*Given passage*:
━━━━━━━━━━━━━━━━━━━━

Walgreens is not one of my favorite places to shop. The fact is, they are fair and also offer RRs (Register Rewards) on certain items, but they are nowhere as liberal with their RR redeeming as Rite Aid. Good preparation and watching sale flyer peviews helps me to see what sales are coming up, so I can use my precious horde of coupons to their best advantage. I use iheartwags.com when planning trips to Walgreens.

Use this link:  http://www.iheartwags.com/

Here are some guidelines to keep in mind when you shop at Walgreens~

1. If you use RRs to pay for the same item you earned RRs on, no new RRs will print.

Example: Pantene is on sale for 2/$5.00 with 2 RRs back.

Option A:
Transaction 1: Buy 4 Pantene Shampoos, pay $10.50 in cash, and receive 2 RRs.
Net Cost: $2.12 per bottle

Because of this policy, only one pair of shampoos will be “on sale”. I learned this the hard way and had to return 6 bottles of Dove Shampoo/Conditioners, which I then, had to repurchase individually to get the sale price, as in option C below.

Option B:
Transaction 1: Buy 2 Pantene Shampoos, pay $5.25 in cash, and receive 2RR
Transaction 2: Buy 2 Pantene Shampoos, pay $3.25 in cash & 2 RRs, and receive nothing
Net Cost: $2.12 per bottle

In this scenario, you do spend marginally less out of pocket, $8.50 for 4 bottles, but still, not a great value in my opinion.

Option C:
Transaction 1: Buy 2 Pantene Shampoos, pay $5.25 in cash, and receive 2RR
Transaction 2: Buy 2 Pantene Shampoos, pay $5.25 in cash, and receive 2RR
Net Cost: $1.62 per bottle

In this scenario, you would pay $10.50 out of pocket and have $4 RRs to spend another day.  To be able to benefit from the sale price, you will need to make as many separate transactions as you need to in order to purchase the total amount you want of the product. You can use the RRs towards another type of product and earn more RRs, just not the same item. This can get costly out of pocket if you don’t have RRs to spend from other products and can be tricky to keep track of what you earned your RRs on, but in the end, you will get the sale price on each item.

Again, completely fair, but just more of a hassle than I am usually willing to put up with- even for a great sale.

2. RRs count as Manufacturers Coupons.

This small detail is quite important to understand. What this means is this, if you are planning on using coupons on the items you are purchasing, you must have as many items to purchase as you have Manufacturer’s Coupons.

An example: I want to purchase 2 bags of Chex Mix on sale for 2/$3.00. I have one .50/1 Manufacturer’s coupon for each bag. And, I want to pay the difference with a $2.00 RR. This may cause me a problem at the register. Walgreen’s computer is set up to reject this sale because I am using 3 manufacturer’s coupons to purchase 2 items. I have found 2 solutions to this annoying problem.

Option A: I purchase a lollipop or some other negligible “filler”, so I can use the RR. (You are looking for something that costs a few cents.) It will cost me some out of pocket, but less than if I were to buy the item without the coupons.

Option B: Use the RR first and then hand the manufacturer's coupons to the clerk.Use store coupons last. I don’t know why this works, but many times, it does. It is worth a try and I am conscious of the order of my coupons when it is time to pay because of this little “loop hole”.

But, be prepared to grab that lollipop... just in case.

━━━━━━━━━━━━━━━━━━━━

*Assignment*: List every product brand named in the Walgreens shopping guidelines. The items that follow are not needed for the task.

*Supplied material*:
━━━━━━━━━━━━━━━━━━━━

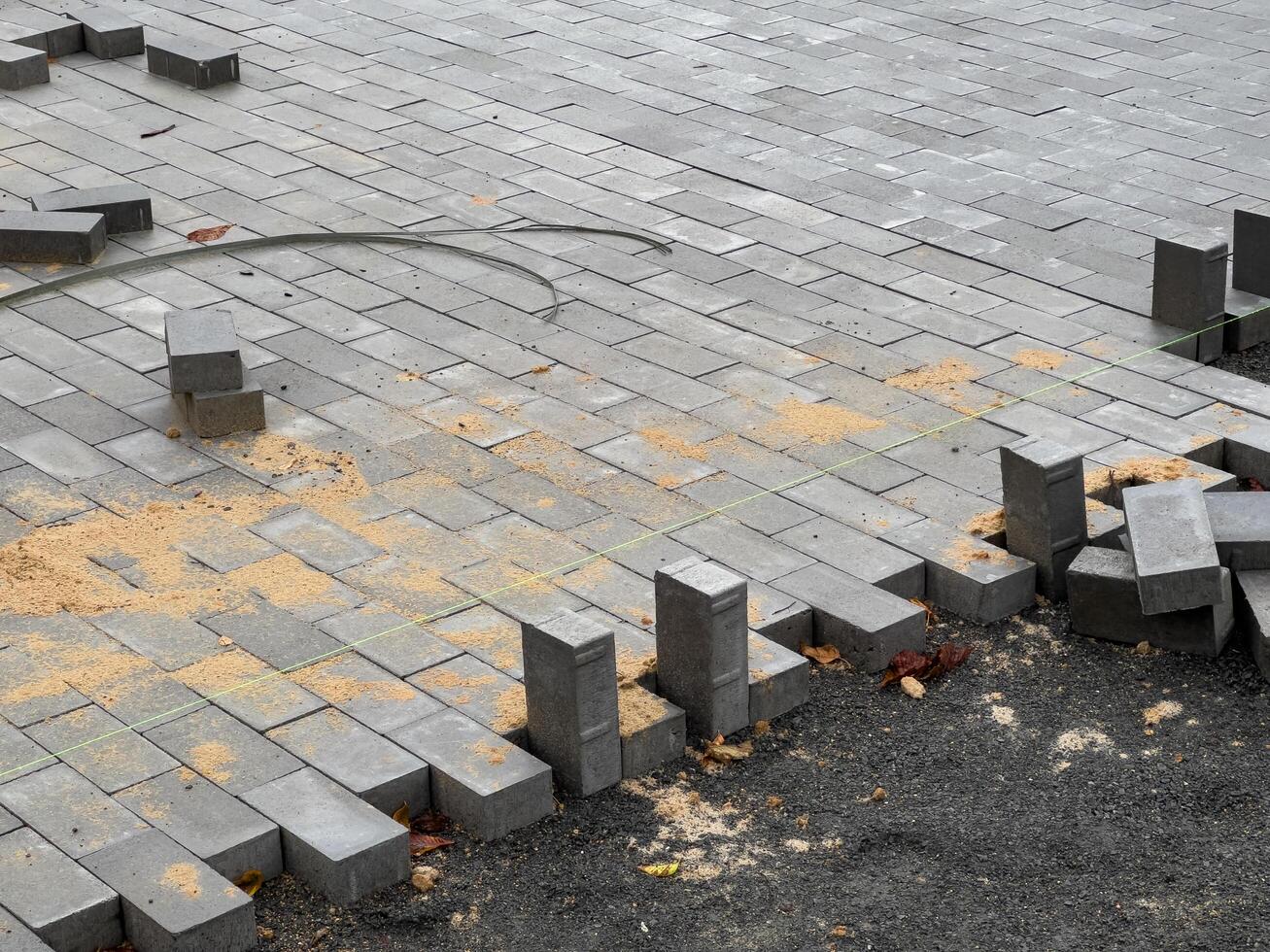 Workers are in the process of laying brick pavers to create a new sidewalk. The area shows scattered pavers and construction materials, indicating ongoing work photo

━━━━━━━━━━━━━━━━━━━━

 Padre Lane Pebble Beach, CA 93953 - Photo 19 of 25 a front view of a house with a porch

━━━━━━━━━━━━━━━━━━━━

*Worked solution*: Pantene, Dove, Chex Mix